A common pitfall is to conflate the notion that “heads was seen” with “exactly one head was seen in a specific position.” When working through probabilities, beginners should be taught to enumerate outcomes and their probabilities carefully. For a fair coin with two tosses, “the second toss was heads” cleanly slices the sample space into two sets (second toss heads vs. second toss tails). But “at least one head” slices the sample space in a different, often larger set. Each slice changes the relative proportions of outcomes that fit within that slice, leading to different conditional probabilities.
In practical terms, explaining this in an intuitive story-based way (like physically listing the possible sequences or drawing a decision tree) often helps.
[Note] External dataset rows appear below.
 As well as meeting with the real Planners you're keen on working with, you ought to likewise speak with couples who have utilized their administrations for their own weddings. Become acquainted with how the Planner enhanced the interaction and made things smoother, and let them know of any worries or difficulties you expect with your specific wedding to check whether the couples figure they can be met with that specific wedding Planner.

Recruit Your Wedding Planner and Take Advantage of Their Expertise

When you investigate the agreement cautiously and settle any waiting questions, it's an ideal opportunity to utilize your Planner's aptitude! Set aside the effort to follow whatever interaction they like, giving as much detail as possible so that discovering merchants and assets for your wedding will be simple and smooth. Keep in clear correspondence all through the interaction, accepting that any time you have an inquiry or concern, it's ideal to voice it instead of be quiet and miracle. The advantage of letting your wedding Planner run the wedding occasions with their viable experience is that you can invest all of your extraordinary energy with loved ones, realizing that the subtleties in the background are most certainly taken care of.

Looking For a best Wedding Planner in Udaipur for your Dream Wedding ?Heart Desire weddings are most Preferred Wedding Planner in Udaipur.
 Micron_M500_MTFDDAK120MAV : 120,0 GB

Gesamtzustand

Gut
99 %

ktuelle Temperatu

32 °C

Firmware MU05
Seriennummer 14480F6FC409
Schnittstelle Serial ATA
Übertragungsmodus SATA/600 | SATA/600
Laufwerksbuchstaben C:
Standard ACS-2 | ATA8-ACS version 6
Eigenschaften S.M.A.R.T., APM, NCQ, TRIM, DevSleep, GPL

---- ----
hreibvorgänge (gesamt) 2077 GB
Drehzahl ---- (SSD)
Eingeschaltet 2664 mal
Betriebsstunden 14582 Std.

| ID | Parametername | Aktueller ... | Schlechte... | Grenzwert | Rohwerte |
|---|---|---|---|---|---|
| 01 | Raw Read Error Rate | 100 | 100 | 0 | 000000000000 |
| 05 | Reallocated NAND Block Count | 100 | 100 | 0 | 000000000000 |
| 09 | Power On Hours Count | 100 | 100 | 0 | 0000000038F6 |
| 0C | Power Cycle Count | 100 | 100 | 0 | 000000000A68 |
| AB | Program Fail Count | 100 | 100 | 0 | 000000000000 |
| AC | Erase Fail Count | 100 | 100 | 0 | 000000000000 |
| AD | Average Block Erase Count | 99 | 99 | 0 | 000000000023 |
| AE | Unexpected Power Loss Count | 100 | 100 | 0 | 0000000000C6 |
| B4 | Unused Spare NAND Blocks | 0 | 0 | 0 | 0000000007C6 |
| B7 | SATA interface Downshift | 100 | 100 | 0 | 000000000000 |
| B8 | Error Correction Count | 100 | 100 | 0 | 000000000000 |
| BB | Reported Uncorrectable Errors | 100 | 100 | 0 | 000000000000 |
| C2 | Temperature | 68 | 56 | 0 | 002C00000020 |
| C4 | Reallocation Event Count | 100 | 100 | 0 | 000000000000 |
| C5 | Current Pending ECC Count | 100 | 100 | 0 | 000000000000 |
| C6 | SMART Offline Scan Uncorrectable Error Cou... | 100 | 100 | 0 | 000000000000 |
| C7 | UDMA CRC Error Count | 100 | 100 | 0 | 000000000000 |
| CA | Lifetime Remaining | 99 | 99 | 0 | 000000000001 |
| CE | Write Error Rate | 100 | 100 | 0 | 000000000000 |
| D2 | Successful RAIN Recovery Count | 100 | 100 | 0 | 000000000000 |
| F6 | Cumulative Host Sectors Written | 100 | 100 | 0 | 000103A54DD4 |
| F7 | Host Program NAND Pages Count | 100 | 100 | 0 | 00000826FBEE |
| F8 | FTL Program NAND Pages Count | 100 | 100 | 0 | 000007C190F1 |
Additionally, it’s essential to reiterate that the event “at least one head” doesn’t give you any clue as to which toss is the head—there are multiple equally valid ways for that event to happen—whereas “the second toss was heads” removes ambiguity about which toss delivered the head.
Could these ideas be applied to anomaly detection where at least one measurement is flagged as abnormal?
Yes. In anomaly detection for systems that generate multiple measurements (for instance, multiple sensors on a machine), one might receive partial alerts such as “at least one sensor flagged an anomaly.” This is analogous to “at least one coin toss was heads.” Determining the likelihood of a genuine system fault under that condition requires enumerating or modeling all possible ways the sensors can flag anomalies. If you identify exactly which sensor flagged an anomaly (similar to specifying which toss came up heads), that is more specific information and changes the probabilities of true failure modes.
A pitfall is ignoring correlation among sensors. If you assume each sensor is an independent coin toss, you might underestimate or overestimate the overall anomaly probability when the sensors actually share dependencies (like environmental noise that affects them all simultaneously). In real-world systems (e.g., manufacturing lines, data center hardware), sensor readings can be correlated. If we only know “at least one sensor triggered,” we need to incorporate the possibility that correlated triggers could occur more frequently than independent triggers would.
Another subtlety is that certain sensors might have different false positive/negative rates. If the “second sensor always flags anomalies more reliably,” it is parallel to having a coin with an uneven probability of heads. Correctly adjusting for those different detection rates is crucial to accurately compute the probability of a real anomaly, conditioned on the partial observation that some sensor or a particular sensor has flagged an issue.